13

I want to allow crawlers to access my domain's root directory (i.e. the index.html file), but nothing deeper (i.e. no subdirectories). I do not want to have to list and deny every subdirectory individually within the robots.txt file. Currently I have the following, but I think it is blocking everything, including stuff in the domain's root.

User-agent: *
Allow: /$
Disallow: /

How can I write my robots.txt to accomplish what I am trying for?

Thanks in advance!

WASa2
  • 131
  • 1
  • 3
  • 1
    This can't be done in a "robot-universal" way. Do you have access to a .htaccess or similar? – alexn Mar 05 '11 at 20:35
  • I do have access to .htaccess. Basically, my goal, using robots.txt, meta tags, and meta http headers, is to do all I personally can to prevent anything but my main page (i.e. index.html) from ending up in a search engine results. – WASa2 Mar 05 '11 at 20:40

2 Answers2

10

There's nothing that will work for all crawlers. There are two options that might be useful to you.

Robots that allow wildcards should support something like:

Disallow: /*/

The major search engine crawlers understand the wildcards, but unfortunately most of the smaller ones don't.

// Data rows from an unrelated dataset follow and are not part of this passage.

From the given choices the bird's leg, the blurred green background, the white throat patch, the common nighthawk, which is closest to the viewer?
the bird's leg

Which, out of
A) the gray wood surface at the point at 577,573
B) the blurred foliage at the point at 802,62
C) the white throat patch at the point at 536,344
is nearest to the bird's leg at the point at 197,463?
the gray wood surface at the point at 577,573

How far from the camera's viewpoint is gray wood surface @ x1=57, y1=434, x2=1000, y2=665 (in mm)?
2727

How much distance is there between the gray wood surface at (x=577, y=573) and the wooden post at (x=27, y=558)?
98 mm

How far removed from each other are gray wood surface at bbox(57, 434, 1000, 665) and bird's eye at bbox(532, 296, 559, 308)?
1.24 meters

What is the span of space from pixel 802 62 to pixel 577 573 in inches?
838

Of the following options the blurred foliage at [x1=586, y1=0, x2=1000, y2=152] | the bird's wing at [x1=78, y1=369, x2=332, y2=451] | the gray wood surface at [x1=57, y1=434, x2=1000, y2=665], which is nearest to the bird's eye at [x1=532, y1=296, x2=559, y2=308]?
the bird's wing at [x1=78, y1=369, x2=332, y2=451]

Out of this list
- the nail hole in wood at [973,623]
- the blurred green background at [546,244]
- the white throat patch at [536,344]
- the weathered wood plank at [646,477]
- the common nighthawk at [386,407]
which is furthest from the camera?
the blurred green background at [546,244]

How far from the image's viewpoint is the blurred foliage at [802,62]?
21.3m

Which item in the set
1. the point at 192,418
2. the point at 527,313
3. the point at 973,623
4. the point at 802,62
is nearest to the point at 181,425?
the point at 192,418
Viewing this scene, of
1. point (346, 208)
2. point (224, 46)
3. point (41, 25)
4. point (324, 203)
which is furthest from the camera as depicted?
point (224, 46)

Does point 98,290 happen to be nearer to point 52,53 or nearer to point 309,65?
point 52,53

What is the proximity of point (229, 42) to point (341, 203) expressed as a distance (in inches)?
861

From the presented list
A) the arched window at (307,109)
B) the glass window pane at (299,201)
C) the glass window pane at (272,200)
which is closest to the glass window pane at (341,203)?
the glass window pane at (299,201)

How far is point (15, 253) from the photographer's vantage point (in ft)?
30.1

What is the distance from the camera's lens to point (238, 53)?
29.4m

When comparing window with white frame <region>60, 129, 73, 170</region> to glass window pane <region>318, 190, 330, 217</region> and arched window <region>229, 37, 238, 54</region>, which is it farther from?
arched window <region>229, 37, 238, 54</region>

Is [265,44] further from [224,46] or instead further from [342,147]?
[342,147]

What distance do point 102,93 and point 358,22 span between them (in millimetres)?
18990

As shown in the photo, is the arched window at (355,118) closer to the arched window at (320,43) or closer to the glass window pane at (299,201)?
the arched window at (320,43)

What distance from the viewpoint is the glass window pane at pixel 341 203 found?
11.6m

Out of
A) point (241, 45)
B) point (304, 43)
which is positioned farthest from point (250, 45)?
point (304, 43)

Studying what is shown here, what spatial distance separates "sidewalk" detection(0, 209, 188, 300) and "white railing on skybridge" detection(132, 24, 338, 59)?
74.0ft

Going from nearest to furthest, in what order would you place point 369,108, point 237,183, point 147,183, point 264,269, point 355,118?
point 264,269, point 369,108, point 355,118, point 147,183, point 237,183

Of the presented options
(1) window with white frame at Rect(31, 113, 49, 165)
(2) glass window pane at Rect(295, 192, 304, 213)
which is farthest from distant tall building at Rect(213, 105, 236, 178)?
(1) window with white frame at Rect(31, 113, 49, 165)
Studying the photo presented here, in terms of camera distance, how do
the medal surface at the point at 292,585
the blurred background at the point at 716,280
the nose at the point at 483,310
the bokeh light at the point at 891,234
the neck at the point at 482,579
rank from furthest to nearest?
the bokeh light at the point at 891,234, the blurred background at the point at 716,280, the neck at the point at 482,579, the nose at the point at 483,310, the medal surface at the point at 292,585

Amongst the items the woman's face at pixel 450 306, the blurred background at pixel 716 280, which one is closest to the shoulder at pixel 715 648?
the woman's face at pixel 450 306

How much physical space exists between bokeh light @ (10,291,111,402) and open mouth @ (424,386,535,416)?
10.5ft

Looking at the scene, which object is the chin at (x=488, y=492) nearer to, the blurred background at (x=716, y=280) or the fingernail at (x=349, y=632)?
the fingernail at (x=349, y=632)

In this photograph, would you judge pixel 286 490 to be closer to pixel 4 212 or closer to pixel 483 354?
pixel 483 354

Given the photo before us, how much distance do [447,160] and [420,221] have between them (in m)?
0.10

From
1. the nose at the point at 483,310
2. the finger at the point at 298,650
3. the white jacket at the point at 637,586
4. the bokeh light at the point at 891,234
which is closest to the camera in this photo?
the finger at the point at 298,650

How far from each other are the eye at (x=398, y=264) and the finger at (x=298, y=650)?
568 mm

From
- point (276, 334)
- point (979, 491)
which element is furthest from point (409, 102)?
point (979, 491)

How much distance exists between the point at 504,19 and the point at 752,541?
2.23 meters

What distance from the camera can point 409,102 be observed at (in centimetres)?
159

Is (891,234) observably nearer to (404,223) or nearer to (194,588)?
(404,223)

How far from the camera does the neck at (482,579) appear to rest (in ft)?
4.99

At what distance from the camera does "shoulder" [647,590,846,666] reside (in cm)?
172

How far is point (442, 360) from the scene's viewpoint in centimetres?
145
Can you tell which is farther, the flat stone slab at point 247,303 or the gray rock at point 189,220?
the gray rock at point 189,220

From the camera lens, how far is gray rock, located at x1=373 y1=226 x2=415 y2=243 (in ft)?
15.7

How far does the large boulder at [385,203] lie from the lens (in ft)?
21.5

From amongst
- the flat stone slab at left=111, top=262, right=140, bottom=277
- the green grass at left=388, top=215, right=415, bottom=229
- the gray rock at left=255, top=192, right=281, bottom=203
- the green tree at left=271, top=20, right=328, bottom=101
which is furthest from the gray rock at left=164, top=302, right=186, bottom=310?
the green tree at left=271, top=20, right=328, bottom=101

If you have relatively few files in the root and you don't often add new files, you could use Allow to allow access to just those files, and then use Disallow: / to restrict everything else. That is:

User-agent: *
Allow: /index.html
Allow: /coolstuff.jpg
Allow: /morecoolstuff.html
Disallow: /

The order here is important. Crawlers are supposed to take the first match. So if your first rule was Disallow: /, a properly behaving crawler wouldn't get to the following Allow lines.

If a crawler doesn't support Allow, then it's going to see the Disallow: / and not crawl anything on your site. Providing, of course, that it ignores things in robots.txt that it doesn't understand.

All the major search engine crawlers support Allow, and a lot of the smaller ones do, too. It's easy to implement.

Jim Mischel
  • 131,090
  • 20
  • 188
  • 351
1

In short no there is no way to do this nicely using the robots.txt standard. Remember the Disallow specifies a path prefix. Wildcards and allows are non-standard.

So the following approach (a kludge!) will work.

User-agent: *
Disallow: /a
Disallow: /b
Disallow: /c
...
Disallow: /z
Disallow: /A
Disallow: /B
Disallow: /C
...
Disallow: /Z
Disallow: /0
Disallow: /1
Disallow: /2
...
Disallow: /9
Ben George
  • 975
  • 3
  • 12
  • 23